Klar scheint wohl zu sein: Für die Ansprache an die Jugend braucht es kein lehramtliches Dokument, da bedarf es eher einer eingängigen Botschaft des Papstes oder der Synode. Aber für wen arbeiten wir dann hier eigentlich? Es scheint, dass das Dokument allein für die Kirche (Papst, Bischöfe, Seelsorger) erstellt werden soll, damit diese eine Quelle der Inspiration finden – und hoffentlich umsetzen, was sie gelernt haben durch die Auseinandersetzung mit der Lebenswirklichkeit der Jugend. Mal schauen, ob das klappt…

Wir haben nun wieder drei Tage den sogenannten Interventi zum 2. Teil des Arbeitsdokuments gelauscht. Dabei wurde deutlich, wie anspruchsvoll der gewünschte Weg der Unterscheidung ist. Der erste Schritt sollte das Wahrnehmen sein. Nun folgt der zweite Schritt: Interpretieren. Was kommt uns aus dem Wahrgenommenen an Anruf Gottes entgegen? Was zeigt sich an „Offenbarung und Einladung Gottes“ an uns Menschen? Aber genau darauf gab es kaum antworten. Es wurde zwar immer wieder gesagt, was wichtig ist, damit Leben gelingt. Aber es wurde eigentlich gar nicht darüber gesprochen, geschweige denn interpretiert, dass junge Menschen z.B. die digitale Welt sehr bewegt, die gemachten Erfahrungen dort aber sehr ambivalent sind. Was bedeutet das für die Kirche? Und was ist mit der Feststellung, dass junge Menschen unruhig und unzufrieden sind. Was hört man darin an Wirken des Geistes? Fragen, die Antworten bedürfen.

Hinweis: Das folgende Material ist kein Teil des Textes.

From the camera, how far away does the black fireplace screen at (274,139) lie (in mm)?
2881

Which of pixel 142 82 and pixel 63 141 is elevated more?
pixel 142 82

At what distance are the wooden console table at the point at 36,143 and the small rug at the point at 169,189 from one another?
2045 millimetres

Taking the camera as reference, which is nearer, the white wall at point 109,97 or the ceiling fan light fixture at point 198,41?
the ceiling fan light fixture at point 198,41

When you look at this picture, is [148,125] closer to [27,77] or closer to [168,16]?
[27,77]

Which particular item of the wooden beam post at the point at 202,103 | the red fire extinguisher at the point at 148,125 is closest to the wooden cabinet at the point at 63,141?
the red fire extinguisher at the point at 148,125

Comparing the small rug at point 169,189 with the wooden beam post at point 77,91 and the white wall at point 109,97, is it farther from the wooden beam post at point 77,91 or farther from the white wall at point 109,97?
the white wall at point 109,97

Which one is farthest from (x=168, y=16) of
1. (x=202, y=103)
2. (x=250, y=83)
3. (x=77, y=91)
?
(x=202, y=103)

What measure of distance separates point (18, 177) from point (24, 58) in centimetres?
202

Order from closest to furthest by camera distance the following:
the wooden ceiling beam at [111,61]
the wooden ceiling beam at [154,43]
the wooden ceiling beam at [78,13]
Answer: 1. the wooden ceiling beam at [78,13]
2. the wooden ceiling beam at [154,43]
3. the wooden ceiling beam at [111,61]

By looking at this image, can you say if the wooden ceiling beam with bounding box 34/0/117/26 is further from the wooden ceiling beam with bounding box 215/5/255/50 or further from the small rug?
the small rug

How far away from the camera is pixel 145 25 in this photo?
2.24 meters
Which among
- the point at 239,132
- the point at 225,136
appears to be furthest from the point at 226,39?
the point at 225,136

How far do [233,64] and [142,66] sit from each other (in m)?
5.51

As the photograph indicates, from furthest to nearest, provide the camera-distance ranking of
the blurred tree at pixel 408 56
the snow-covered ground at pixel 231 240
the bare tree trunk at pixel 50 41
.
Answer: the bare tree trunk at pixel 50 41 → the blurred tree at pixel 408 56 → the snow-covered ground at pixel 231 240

Ich muss sagen, das Zuhören im Auditorium war in den letzten Tagen ermüdend. Belebend war dann heute wieder der Beginn der Kleingruppen. Eine gewisse Unzufriedenheit ist auch bei den Bischöfen spürbar. Wir wollen hier jetzt einen substantiellen Beitrag für die Synode leisten und zum Anwalt der Hoffnungen und Erwartungen der jungen Leute werden. Mal sehen, ob die deutschsprachigen Bischöfe heraushören, was da an leisem Säuseln des Heiligen Geistes wahrnehmbar ist – und vielleicht wird dann, wenn man die Landkarte in der Hand hat und Gott der Kompass ist, auch klar, wo die Reise hingeht.

Noch ein persönlicher Abschluss: In der Aula hat ein 26-jähriger Zahnarzt aus dem Irak ein bewegendes Zeugnis abgelegt. Er erzählte, wie viele junge Menschen, vor allem Christen, durch die fanatische IS umgebracht worden sind. Jugendliche haben trotzdem den Mut und gehen am Sonntag zur Eucharistiefeier. Ihm sei noch lebendig vor Augen, wie sich Freunde von ihm ins Wochenende verabschiedet haben mit den Worten: „Wir sehen uns nächste Woche.“ Doch dazu kam es nicht. Sie haben sich nie mehr wiedergesehen, weil die Freunde bei ihrem Gottesdienstbesuch am Sonntag getötet wurden. Er bat um unser Gebet, weil es den jungen Menschen Kraft und Mut gibt, wenn wir ihnen unsere Solidarität zeigen und mit ihnen in Gemeinschaft sind. Und am Ende sagte er: Heiliger Vater, ich darf Ihnen eine besondere Botschaft der Jugend aus dem Irak überbringen: „See you one day in Iraq!“ Es brandete langanhaltender Applaus auf und ich muss sagen, in mir stiegen Tränen auf...

Bewegende Momente von lebendiger Kirche!